Cpu inference - ram increases every iteration

The model I’m running causes memory to increase with every iteration.
to load it I do the following:

def _load_model(model_path):
    model = ModelDef(num_classes=35)
    model.load_state_dict(torch.load(model_path, map_location="cpu"), strict=False)
    return model

to run it I do:

    with torch.no_grad():
        input_1_torch = torch.from_numpy(np.float32(input_1)).transpose(1, 2)
        res = _model(input_1_torch)
        output = res.transpose(1, 2).data.numpy() 

If I remove .eval() things get worse. if I remove torch.no_grad() things get worse.
I also used:

    for name, param in model.named_parameters():
        param.requires_grad = False

for extra safety.

I even tried to move to ONNX but I got an error that onnx caffe2 requires an interactive interpreter which I can’t use.

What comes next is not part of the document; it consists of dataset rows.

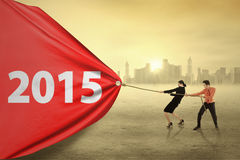 Two people drag number 2015 for a change Stock Image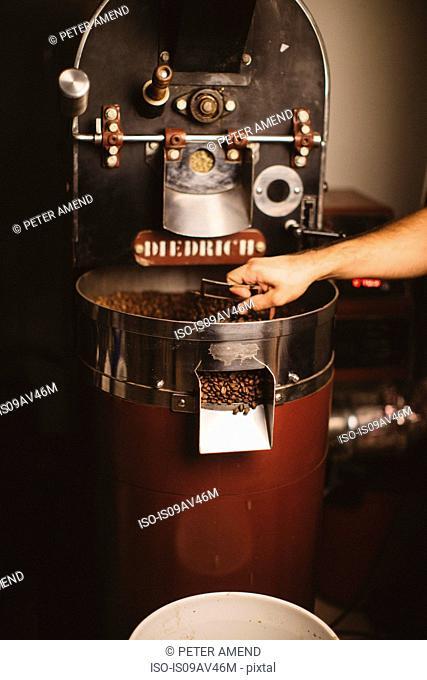 Man using coffee roaster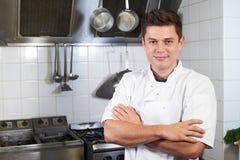 Retrato do cozinheiro chefe Wearing Whites Standing pelo fogão na cozinha fotos de stock
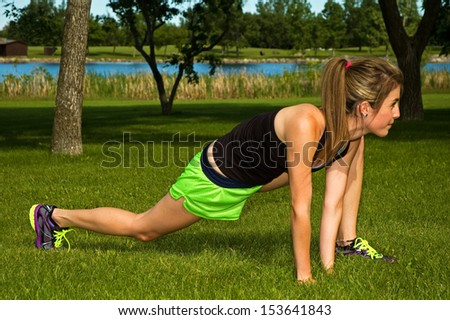 Young woman stretching her hamstring muscle. - stock photo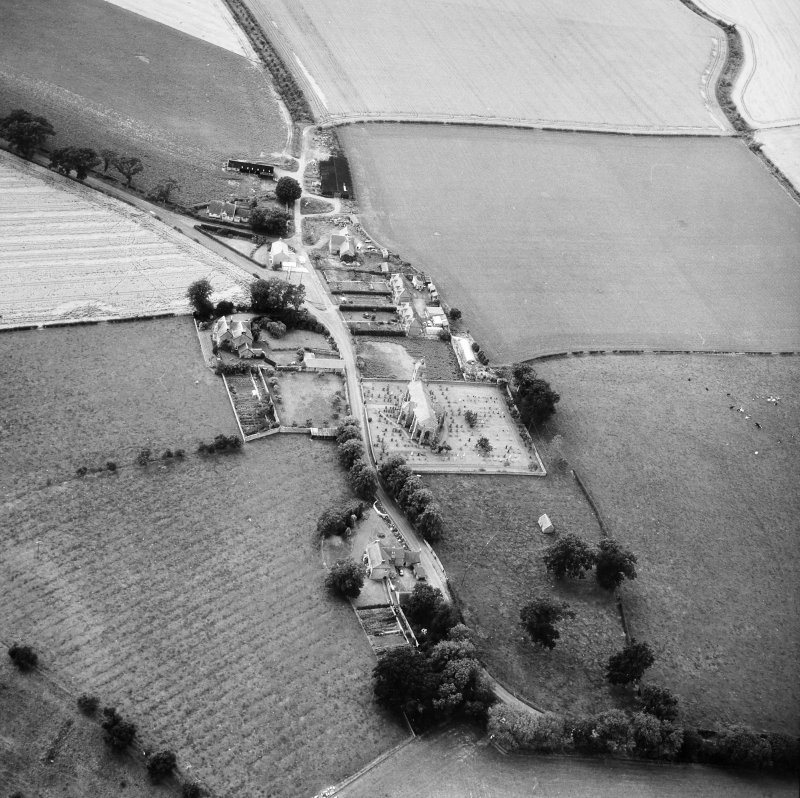 Oblique aerial view centred on church from S.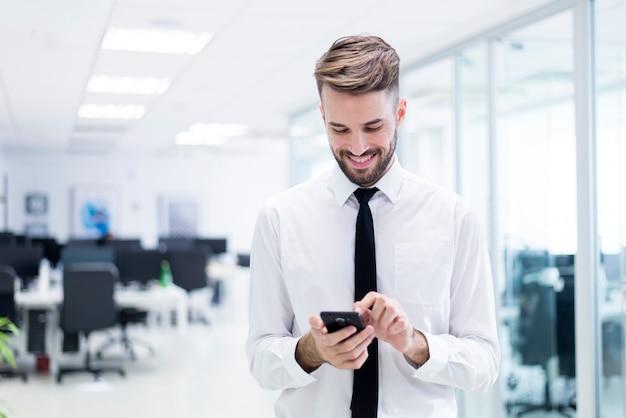 Homem de sorriso que datilografa em seu telefone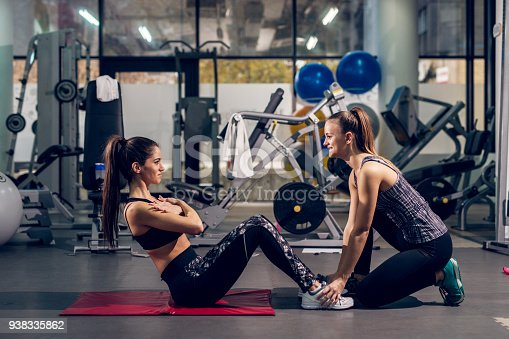 istock Two young attractive cheerful sporty active girls doing push ups in a team in the modern gym. 938335862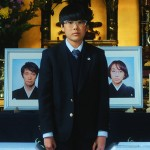 Keita Ninomiya looks sad standing in front of photos of his parents in the movie We Are Little Zombies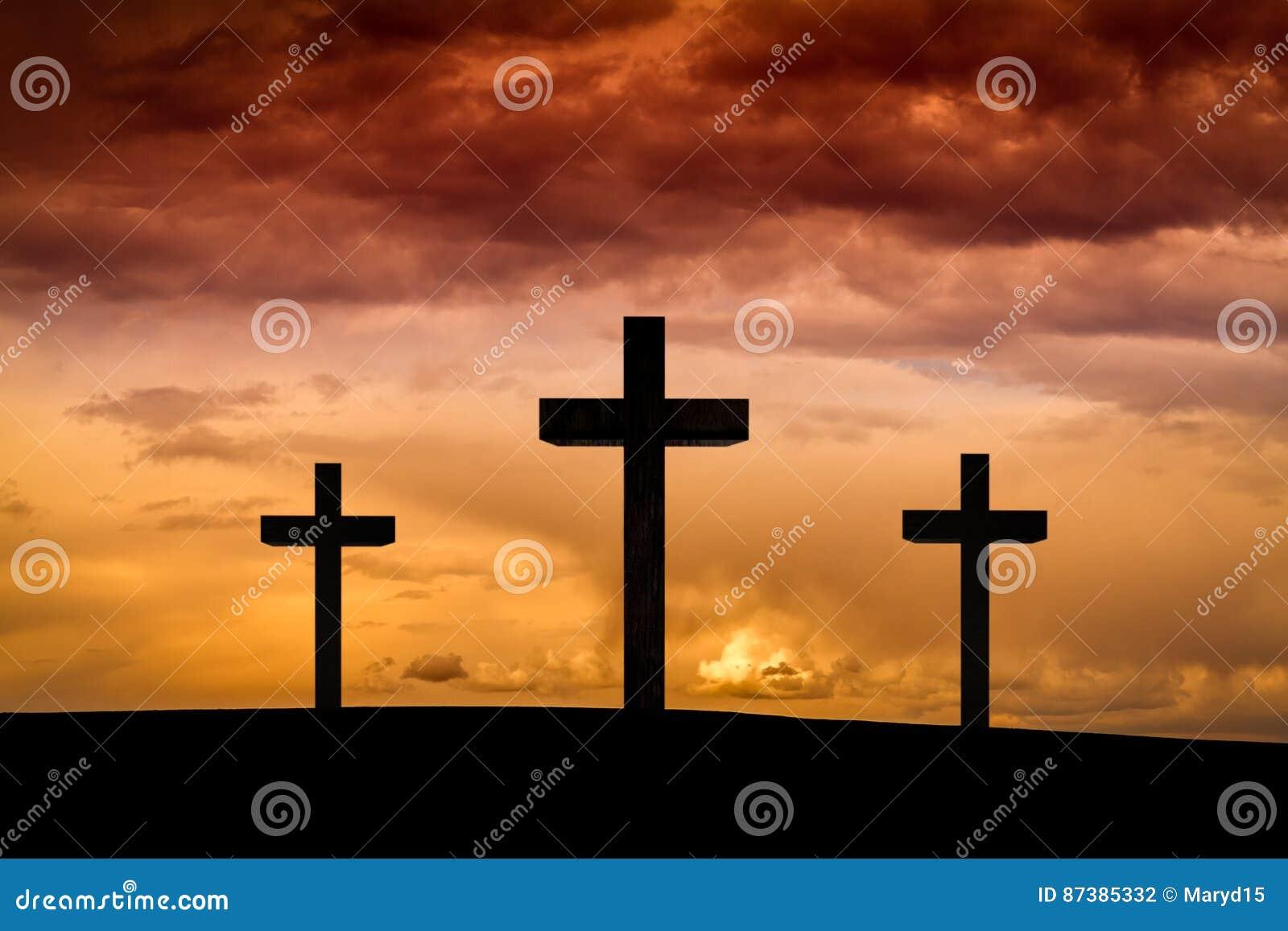 Jesus Christ-Kreuz auf einem roten, orange Himmel mit drastischen Wolken, dunkler Sonnenuntergang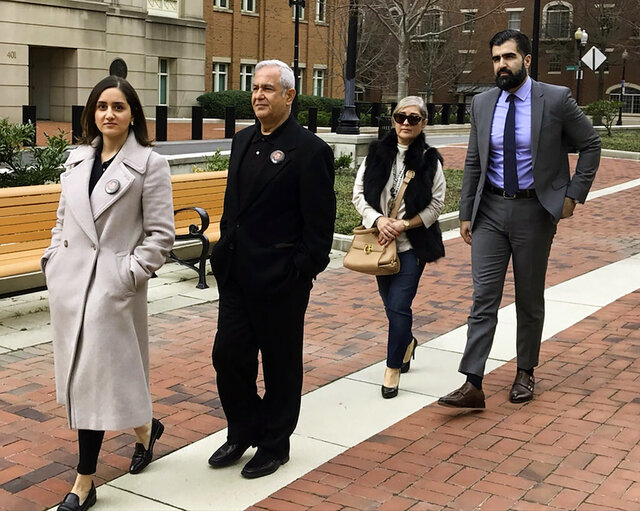 """FILE - From left, Negeen Ghaisar, James Ghaisar, Kelly Ghaisar and Kouros Emami, family of Bijan Ghaisar walk outside federal court in Alexandria, Va., on Friday, March 6, 2020. Two U.S. Park Police officers say they gave """"chance after chance"""" to a northern Virginia man in a stop-and-go police chase before firing 10 shots that killed him in 2017. Documents made public Tuesday, Sept. 15, 2020 in a civil suit filed by the parents of 25-year-old Bijan Ghaisar provide the first real insight into the thought process of the two officers who shot and killed Ghaisar after a chase on the George Washington Parkway. (AP Photo/Matthew Barakat)"""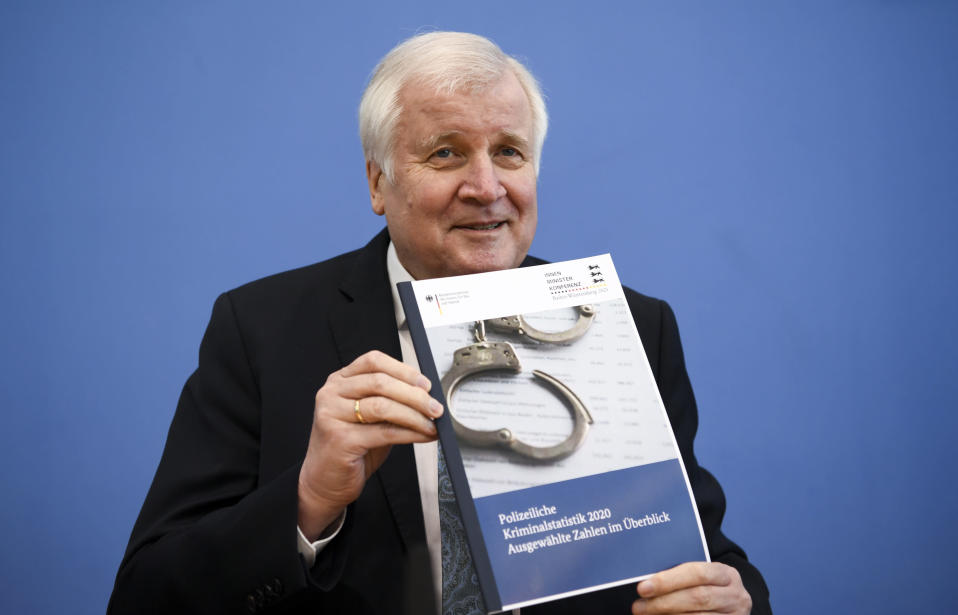 German Interior Minister Horst Seehofer presents the crime statistics report for 2020 during a news conference in Berlin, Germany, Thursday, April 15, 2021. (Annegret Hilse/Pool via AP)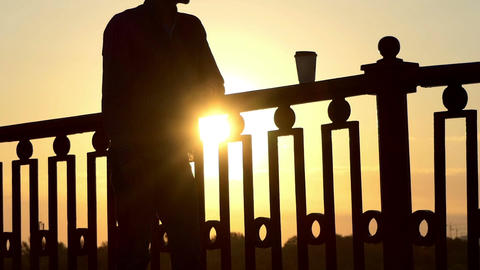 Man Drinks Coffee From a Paper Cup And Enjoys a Sunset on a Bridge in Slo-Mo Footage
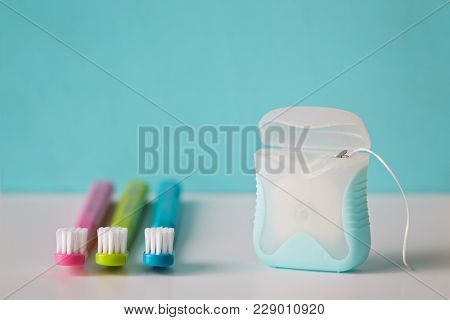 Dental hygiene. Dental floss with toothbrush.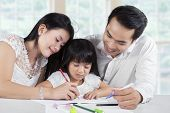 image of homework  - Portrait of two parents assist their daughter doing homework at home - JPG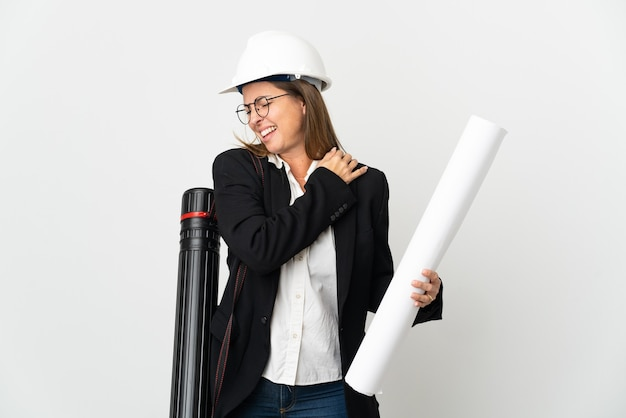 Femme d'architecte d'âge moyen avec casque et tenant des plans plus isolés souffrant de douleurs à l'épaule pour avoir fait un effort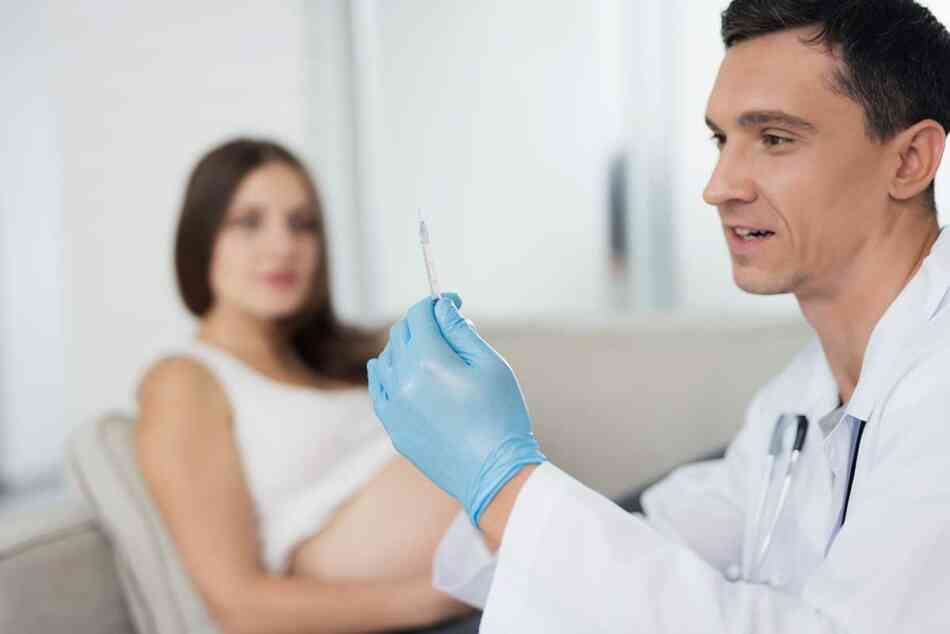pregnant woman about to receive vaccine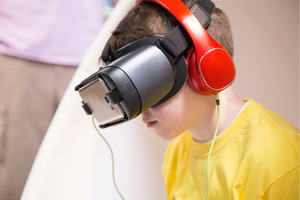 A photograph of a boy using a virtual reality headset and headphones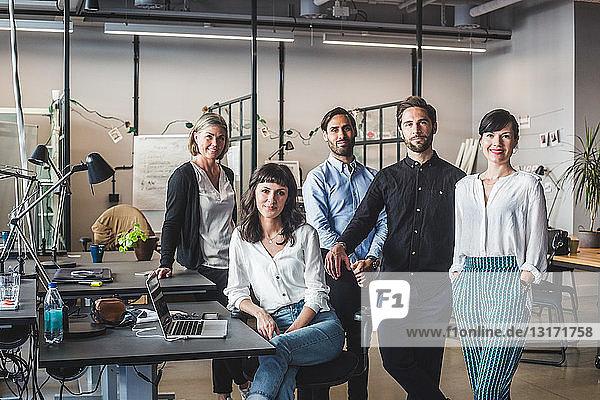 Porträt von selbstbewussten Mitarbeitern am Schreibtisch im Kreativbüro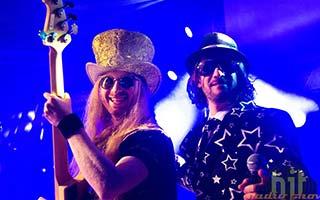 Bassist und Sänger im blauem Bühnenlicht. Beide schauen in die Kamera
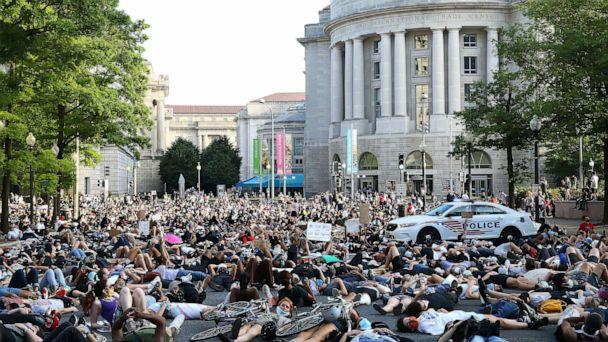 PHOTO: Demonstrators lay down at 15th St. and Pennsylvania Avenue during a peaceful protest against police brutality and the death of George Floyd, on June 3, 2020 in Washington, DC. (Tasos Katopodis/Getty Images)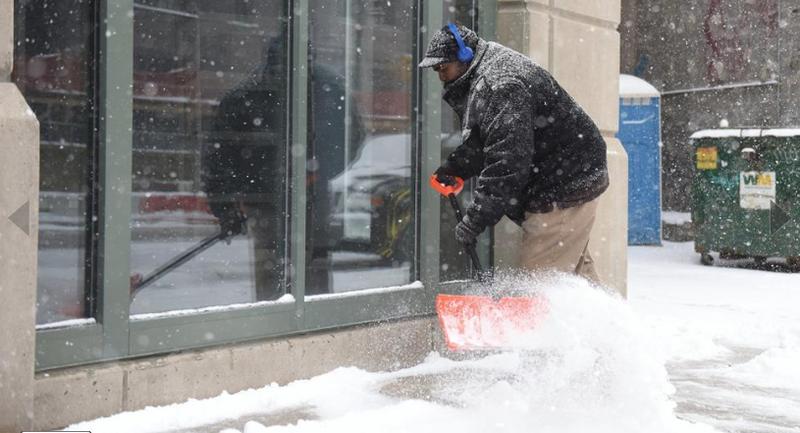 Dọn tuyết bên ngoài một cửa hàng ở Detroit (Michigan, Mỹ) ngày 13-3. Ảnh: AP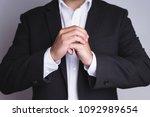 businessman cracking fingers. | Shutterstock . vector #1092989654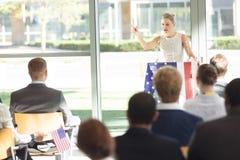 Ung Caucasian affärskvinna som gör anförande till affärsfolk i konferensrum royaltyfria foton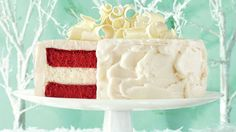 Red velvet cake is a staple on holiday tables across the South, and this is our favorite take on it: two layers of creamy red velvet cheesecake with moist vanilla cake in the middle, all blanketed in a cream cheese frosting. Don't skip the crumb coat of frosting, which keeps the red velvet layer from showing through the frosting.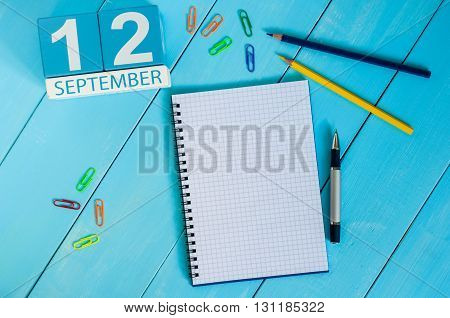September 12th. Image of september 12 wooden color calendar on white background. Autumn day. Empty space for text.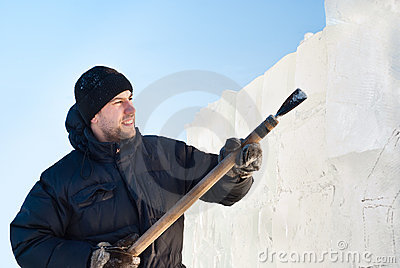 A man cut ice slab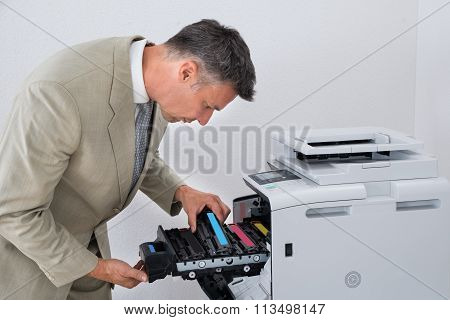 Mature Businessman Fixing Cartridge In Photocopy Machine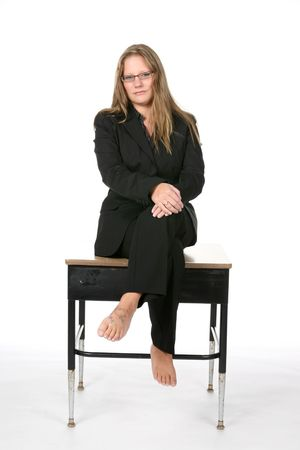 business woman in black suit and bare feet on school desk Stock Photo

Any help would be very much appreciated.
Thanks Dan


The .data should not be necessary as you’re in a no_grad() block. Same for setting the paremeters not to require gradients.
How do you measure memory usage?
Can you give a bit more context on your code? Does the model save some states by any chance?
Or do you save some outputs for later processing?

I removed t".data" and requires_grad = False. No change.
I am measuring memory using ubuntu’s “system monitor” and glances.

I don’t think my code has any states. It has a couple of static variables other than nn.modules.
The model is mostly sequential convolutions, normalizations, multiplications, sums…etc. Nothing too crazy. It’s not an ensemble or GAN or anything like that.
When training I was using a GPU and it would run iterations including validations for days without issues.

This is an example of the first 5 or so iterations. It continues to go up until the process dies from memory issues.

That is unexpected indeed.
Do you think you can provide a small code sample that reproduces the issue?

I can share with you the code by email if you promise to delete it afterwards and not share it with anyone else.
My email is ~~

It might be better if you can reduce the issue to a smaller code sample before sharing it?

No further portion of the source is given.